The door next to ours slammed. Our neighbor, a giant of a man, ran outside screaming, “What the #!@% happened?”
At the time, the region was engaged in a heated debate about turning on a nuclear power plant. Fresh in everyone’s mind was the Chernobyl disaster only a year earlier in the Soviet Union and partial meltdown at Three Mile Island in Pennsylvania eight years earlier. The power company argued that nuclear power was safe, cheap, and nothing would ever go wrong. Opponents argued that nuclear disasters happen and take decades to recover from.
Turns out a squirrel got into the underground electric lines, bit a wire, fried itself and our computer, prompting my visit to city council to suggest that things happen with power companies.
Today, my most vivid memory is of my neighbor’s plaintive bellow that echoed for miles around, not of the cost and aggravation of losing our computer. He, too, lost his computer and hours of work. But neither of us closed our businesses over computer miseries.
The Affordable Care Act has serious computer problems, but when fixed, they will be forgotten. Few people recall the computer problems in 2006 with the start of Medicare Part D drug coverage for seniors. Pharmacies offered free guidance and had a steady stream of patients for months. Today, very few seek assistance and government computers work just fine.

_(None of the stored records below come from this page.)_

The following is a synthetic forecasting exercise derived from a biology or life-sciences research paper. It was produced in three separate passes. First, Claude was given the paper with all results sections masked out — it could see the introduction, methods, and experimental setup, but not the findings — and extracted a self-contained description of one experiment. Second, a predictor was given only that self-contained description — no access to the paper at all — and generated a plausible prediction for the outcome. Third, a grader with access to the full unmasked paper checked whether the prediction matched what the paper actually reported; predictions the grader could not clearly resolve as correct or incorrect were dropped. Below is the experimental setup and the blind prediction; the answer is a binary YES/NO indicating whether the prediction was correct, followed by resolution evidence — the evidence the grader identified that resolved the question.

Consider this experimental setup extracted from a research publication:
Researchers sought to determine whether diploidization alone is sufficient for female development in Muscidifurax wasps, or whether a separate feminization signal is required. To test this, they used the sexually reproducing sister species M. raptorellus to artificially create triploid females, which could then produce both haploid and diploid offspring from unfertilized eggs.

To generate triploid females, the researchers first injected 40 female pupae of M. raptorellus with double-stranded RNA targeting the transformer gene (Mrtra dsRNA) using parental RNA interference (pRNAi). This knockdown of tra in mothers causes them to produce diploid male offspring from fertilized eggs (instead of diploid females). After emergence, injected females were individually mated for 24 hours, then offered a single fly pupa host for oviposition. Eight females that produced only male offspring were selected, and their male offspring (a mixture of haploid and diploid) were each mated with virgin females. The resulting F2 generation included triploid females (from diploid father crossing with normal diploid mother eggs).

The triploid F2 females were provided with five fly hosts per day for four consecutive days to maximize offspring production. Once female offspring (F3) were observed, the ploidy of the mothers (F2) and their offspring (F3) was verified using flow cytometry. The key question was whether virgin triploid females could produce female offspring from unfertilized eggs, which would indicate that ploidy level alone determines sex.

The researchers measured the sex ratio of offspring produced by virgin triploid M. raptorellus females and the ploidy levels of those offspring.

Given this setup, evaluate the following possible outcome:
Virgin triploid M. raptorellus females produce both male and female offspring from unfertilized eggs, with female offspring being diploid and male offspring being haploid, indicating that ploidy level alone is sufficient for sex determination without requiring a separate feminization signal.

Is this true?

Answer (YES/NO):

In 2006, no one suggested repealing or delaying President Bush’s Part D plan which cost $1 trillion, hundreds of billions more than the ACA. Part D had no offsetting cost savings like the ACA has and uses private health insurance companies.
Ironies surround Obamacare. When it’s called the Affordable Care Act, rather than Obamacare – they are the same – people like it.

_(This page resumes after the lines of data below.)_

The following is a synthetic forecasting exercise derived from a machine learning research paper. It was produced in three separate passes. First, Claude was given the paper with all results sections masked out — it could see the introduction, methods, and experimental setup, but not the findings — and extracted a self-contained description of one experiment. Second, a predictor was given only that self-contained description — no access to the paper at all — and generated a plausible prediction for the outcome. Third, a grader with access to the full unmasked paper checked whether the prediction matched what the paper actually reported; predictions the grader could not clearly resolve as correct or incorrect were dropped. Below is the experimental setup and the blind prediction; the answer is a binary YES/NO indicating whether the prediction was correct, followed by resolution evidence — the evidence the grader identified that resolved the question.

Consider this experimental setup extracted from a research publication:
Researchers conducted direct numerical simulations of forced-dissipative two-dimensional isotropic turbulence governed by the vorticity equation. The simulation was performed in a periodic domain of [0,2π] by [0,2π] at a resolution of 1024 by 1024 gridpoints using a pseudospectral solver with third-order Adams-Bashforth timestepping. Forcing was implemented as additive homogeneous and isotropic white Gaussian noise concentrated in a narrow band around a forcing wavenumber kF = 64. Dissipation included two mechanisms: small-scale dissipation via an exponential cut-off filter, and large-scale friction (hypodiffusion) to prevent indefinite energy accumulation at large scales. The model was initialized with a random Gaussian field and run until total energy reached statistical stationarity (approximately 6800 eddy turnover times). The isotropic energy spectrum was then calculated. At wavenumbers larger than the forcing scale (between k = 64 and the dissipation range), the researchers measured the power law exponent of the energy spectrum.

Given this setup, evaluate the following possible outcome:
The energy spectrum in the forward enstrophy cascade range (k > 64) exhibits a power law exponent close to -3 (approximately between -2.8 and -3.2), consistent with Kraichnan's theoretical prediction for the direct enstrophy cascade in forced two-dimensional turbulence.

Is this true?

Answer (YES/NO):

Another irony is that the ACA was the Republican’s private market response to President Clinton’s government-sponsored healthcare plan 20 years ago.
Mitt Romney extolled the virtues of how Massachusetts used Medicaid funds to buy health insurance for the uninsured with no change in cost and better results. He expected it to pave his way to the White House until the final iteration of Obamacare was his plan. Since then, he and Republicans were forced to argue how bad it was, even though it worked in Massachusetts.
The major complaint with Obamacare is its name. Despite complaints about government involvement in healthcare, few seniors or military complain about their government healthcare.
When a nation spends 18 percent of its income on healthcare – twice what other nations – and has 50 million people without healthcare, it has a problem that cannot be ignored.
Eighty years ago, Republicans opposed Social Security. Fifty years ago, Republicans opposed Medicare and Medicaid. Now they oppose the Affordable Care Act. They know that voters learn to like and rely upon government programs that make their lives better. Their nightmare is that Obamacare works.
Republicans were praying for something to wreak havoc on Obamacare. Their prayers were answered when that squirrel fried the Obamacare computers. But that squirrel didn’t prevail then, it won’t prevail now, and in the end, the squirrel will be fried.